- Tekstgedeelte
——————————

17 februari 2020
Op 3 en 4 februari kwam de universiteitsgemeenschap van de TUA samen voor de jaarlijkse integratiecolleges, waarbij alle studenten zich gezamenlijk verdiepen in een bepaald thema. Op deze dagen van ontmoeting, verdieping en bezinning stonden we dit jaar stil bij het thema ‘Mannelijk en vrouwelijk schiep Hij hen’. Ook mochten we genieten van een lunchpauzeconcert van de TUA-cantorij, waardoor de lunch die de TUA ons aansluitend aanbood nog beter mocht smaken.
De eerste spreker op deze integratiecolleges was prof. dr. M. den Heijer, die in zijn werk veel te maken krijgt met mensen die genderdysforie hebben. Bij genderdysforie is er een discrepantie tussen de genderidentiteit en het lichamelijke geslacht. Dit gaat vaak gepaard met diep lijden. De gedachte dat dit ‘tussen de oren’ zou zitten, is veel te kort door de bocht.
Het is lastig om aan dit onderwerp duidelijk Bijbelse lijnen te verbinden. Een goede doordenking van dit vraagstuk is van groot belang. Uitgaande van de eenheid van lichaam en geest is het zeer de vraag of we wel mogen zeggen dat iemands psychè veranderd moet worden naar zijn lichaam, maar dat er geen ruimte is voor een geslachtsveranderende operatie om het omgekeerde mogelijk te maken.
Het is belangrijk om genderdysforie te onderscheiden van ‘genderideologie’, waarbij ervan uitgegaan wordt dat er wezenlijk geen verschil is tussen man en vrouw.
Uit de bijdrage van dr. H. de Waard, docent Hebreeuws en Aramees aan onze universiteit, over Genesis 1-3 bleek dat God de mens schiep naar Zijn beeld. Dit beeld bestaat uit man én vrouw. Ze zijn hierin gelijkwaardig, maar niet gelijk. Zoals ethiekdocent dr. D.J. Steensma opmerkte in zijn lezing, zijn man en vrouw allebei en samen het beeld van God. God wilde dat mensen zouden verlangen naar onderlinge verbondenheid.

——————————

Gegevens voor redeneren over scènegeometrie
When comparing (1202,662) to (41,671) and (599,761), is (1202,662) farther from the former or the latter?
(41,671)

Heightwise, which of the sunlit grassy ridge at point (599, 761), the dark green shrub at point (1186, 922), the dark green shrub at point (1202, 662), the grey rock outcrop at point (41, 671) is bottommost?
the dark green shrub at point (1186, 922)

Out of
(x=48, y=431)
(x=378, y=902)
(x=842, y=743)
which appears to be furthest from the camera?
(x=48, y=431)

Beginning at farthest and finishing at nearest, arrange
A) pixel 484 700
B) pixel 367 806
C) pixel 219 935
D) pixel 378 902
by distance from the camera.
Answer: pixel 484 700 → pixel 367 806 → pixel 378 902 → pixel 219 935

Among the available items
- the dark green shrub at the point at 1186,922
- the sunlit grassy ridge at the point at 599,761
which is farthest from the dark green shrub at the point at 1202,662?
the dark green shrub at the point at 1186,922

——————————

- Wat te maken
Schrijf het vervolg van het verslag over de integratiecolleges van de TUA, vanaf de laatste zin.

- Antwoord
Dat komt bij uitstek naar voren in het huwelijk, zagen we op de tweede dag. Twee mensen zoeken daarin naar verbondenheid. Binnen de veilige grenzen van het verbond dat gesloten is onder aanroeping van Gods naam kan dit ten volle beleefd worden. Het christelijke huwelijk kan richting de wereld getuigen van de manier waarop God ons roept tot Zijn dienst.
We leven in een tijd waarin iedereen vooral authentiek moet zijn. Je moet zelf ontdekken wat je identiteit is. Deze druk zorgt bij veel mensen voor keuzestress. Om zichzelf te ontdekken en te kunnen zijn, spiegelen ze zich veelal aan anderen. Christenen mogen weten dat je identiteit niet daarin ligt, maar in Jezus Christus, zo betoogde professor Huijgen in zijn bijdrage.
Overige bijdragen werden geleverd door de docenten Boerke, Van ’t Spijker, Van der Knijff en Heystek en door dr. M.G.P. Klinker-De Klerck van de Theologische Universiteit Kampen.